[[ Text excerpt open ]]

We consider the following criteria to select existing studies: (i) configuration sampling approaches are evaluated regarding defects detection capabilities; (ii) evaluation has been performed on an industrial size (open source or not) system (i.e., we discard toy examples); and (iii) evaluation has been performed on the system (possibility to analyse the source code and/or to run the variants to reproduce bugs and failures). We thus discard evaluations that are solely based on feature models such as Perrouin2011 .
We looked for studies in previous literature reviews on product line testing Engstrom2011 ; DaMotaSilveiraNeto2011 ; Machado2014 . They are a common way to give an overview of a research field: e.g., they organise studies according to topic(s) and validation level (for instance, from Machado2014 : no evidence, toy example, opinions or observations, academic studies, industrial studies, or industrial practices). Before 2014 (i.e., before the publication of the systematic literature review from Machado et al. Machado2014 ), empirical evaluations of configurations sampling approaches are focused on their capability to select a sampling satisfying t-wise criteria in a reasonable amount of time or with fewer configurations Ensan2012 ; Henard2013a ; Hervieu2011 ; Johansen2011 ; Johansen2012 ; kim2013splat ; Lochau2011 ; Perrouin2010a ; Perrouin2011 . We discarded them as they do not match our selection criteria.
To select relevant studies without performing a full systematic literature survey, we applied a forward and backward snowballing search Jalali2012 . Snowballing is particularity relevant in our case, given the diversity of terms used in the research literature (product line, configurable systems, etc.) and our goal to compare more than one sampling approach. Searching and filtering studies from literature databases would require a large amount of work with few guarantees on the quality of the result. We started the search with two empirical studies known by the authors of the paper: Medeiros et al. MKRGA:ICSE16 and Sánchez et al. Sanchez2017 . Those studies are from two different research sub-communities on variability-intensive system testing, configurable systems research (Medeiros et al. MKRGA:ICSE16 ) and software product line research (Sánchez et al. Sanchez2017 ), which mitigates the risk of missing studies of interest. Eventually, we collected 5 studies presented in Table 4 and we discuss them below.
|Medeiros et al. MKRGA:ICSE16||Statement-coverage, one-enabled, one-disabled, most-enabled-disabled, random, pair-wise, three-wise, four-wise, five-wise, six-wise||135 configuration-related faults in 24 open-source C (#ifdef) configurable systems|
|Sánchez et al. Sanchez2017||Pairwise||Drupal (PHP modules based Web content management system)|
|Parejo et al. Parejo2016||Multi-objective||Drupal (PHP modules based Web content management system)|
|Souto et al. Souto2017||random, one-enabled, one-disabled, most-enabled-disabled and pairwise computed from SPLat kim2013splat||8 small SPLs + GCC (50 most used options). Samplings’ sizes and number of failures were considered.|
|Apel et al. Apel2013a||one-wise, pairwise, three-wise compared to a family-based stategy and enumeration of all products||3 configurable systems written in C and 3 in JAVA|
Medeiros et al. MKRGA:ICSE16 compared 10 sampling algorithms using a a corpus of 135 known configuration-related faults from 24 open-source C systems. Like for JHipster, the systems use conditional compilation (#ifdef) to implement variability.

[[ Text excerpt closed ]]

Task description: Reproduce word for word the part of the sampling-studies text starting at "We consider the" and ending at "as Perrouin2011 .".

[[ Material supplied open ]]

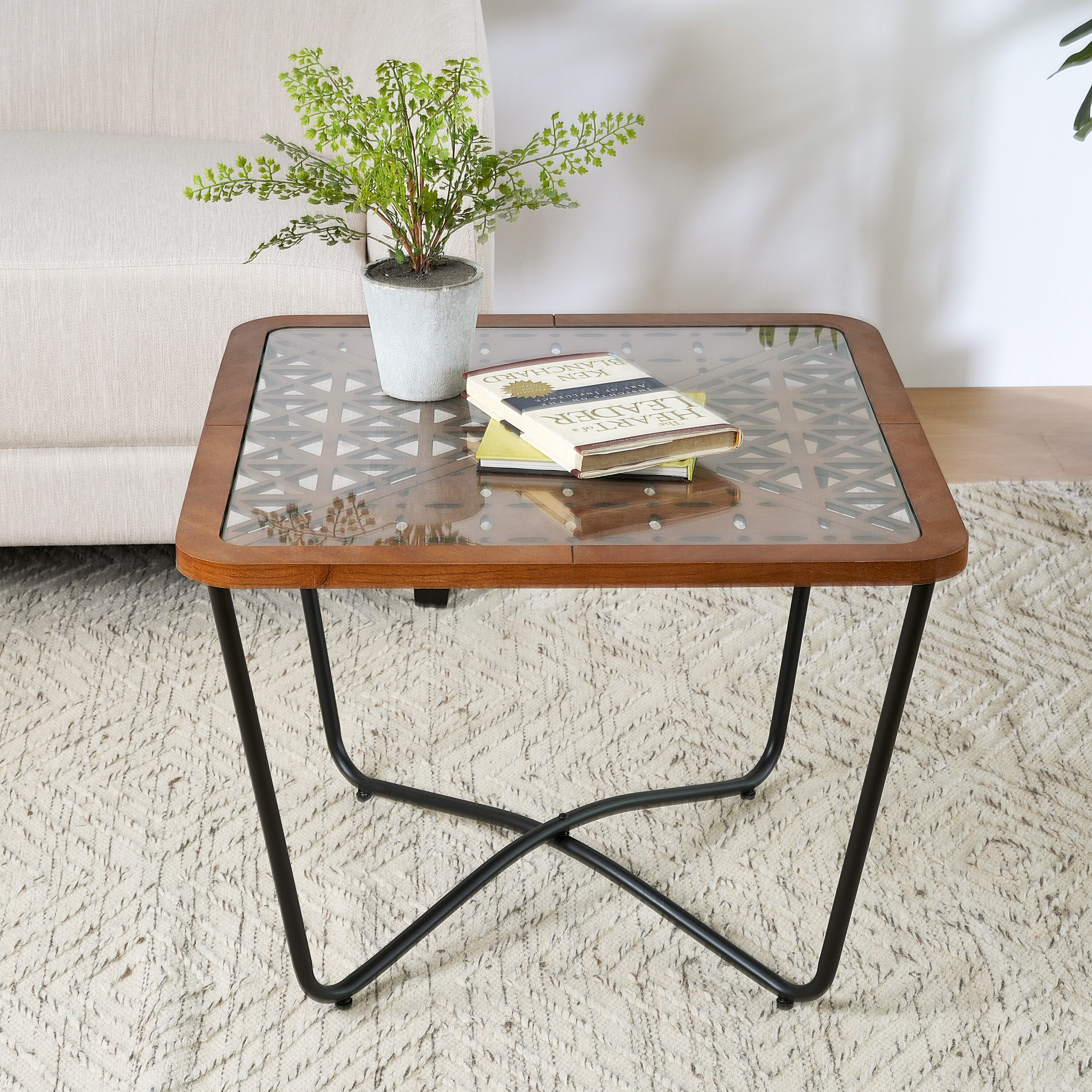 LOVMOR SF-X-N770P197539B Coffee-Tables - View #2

[[ Material supplied closed ]]
[[ Material supplied open ]]

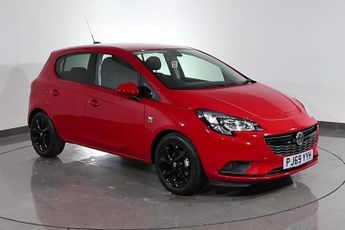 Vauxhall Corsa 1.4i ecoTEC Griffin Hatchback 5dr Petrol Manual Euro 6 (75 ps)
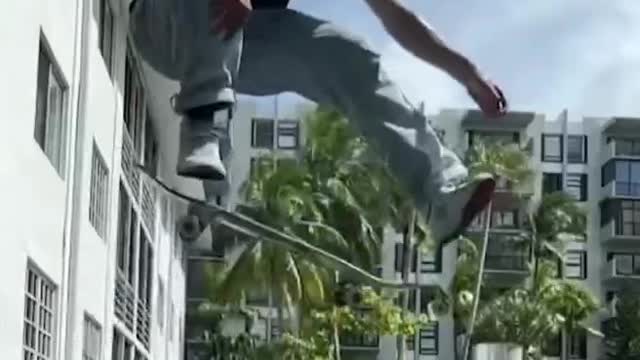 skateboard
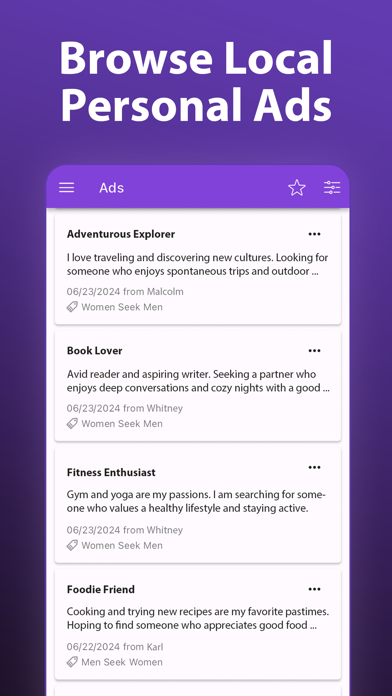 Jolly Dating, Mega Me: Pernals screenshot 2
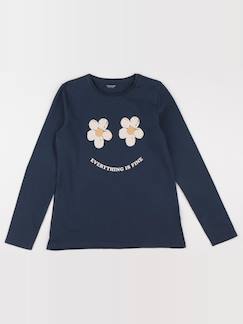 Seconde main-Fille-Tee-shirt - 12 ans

[[ Material supplied closed ]]
[[ Material supplied open ]]

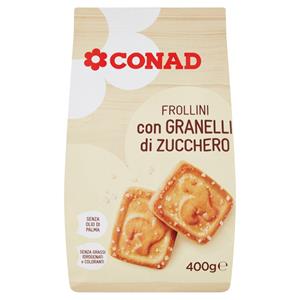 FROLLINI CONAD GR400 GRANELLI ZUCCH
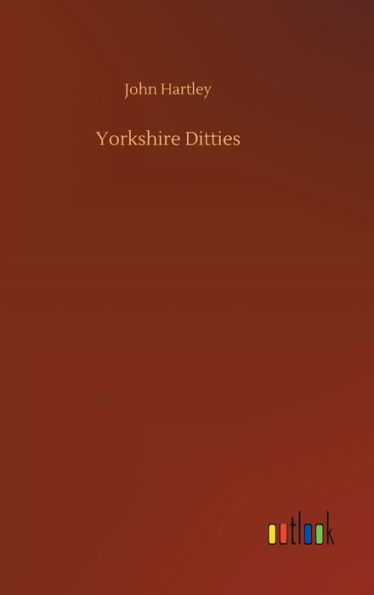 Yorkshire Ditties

[[ Material supplied closed ]]

Problem solution:
We consider the following criteria to select existing studies: (i) configuration sampling approaches are evaluated regarding defects detection capabilities; (ii) evaluation has been performed on an industrial size (open source or not) system (i.e., we discard toy examples); and (iii) evaluation has been performed on the system (possibility to analyse the source code and/or to run the variants to reproduce bugs and failures). We thus discard evaluations that are solely based on feature models such as Perrouin2011 .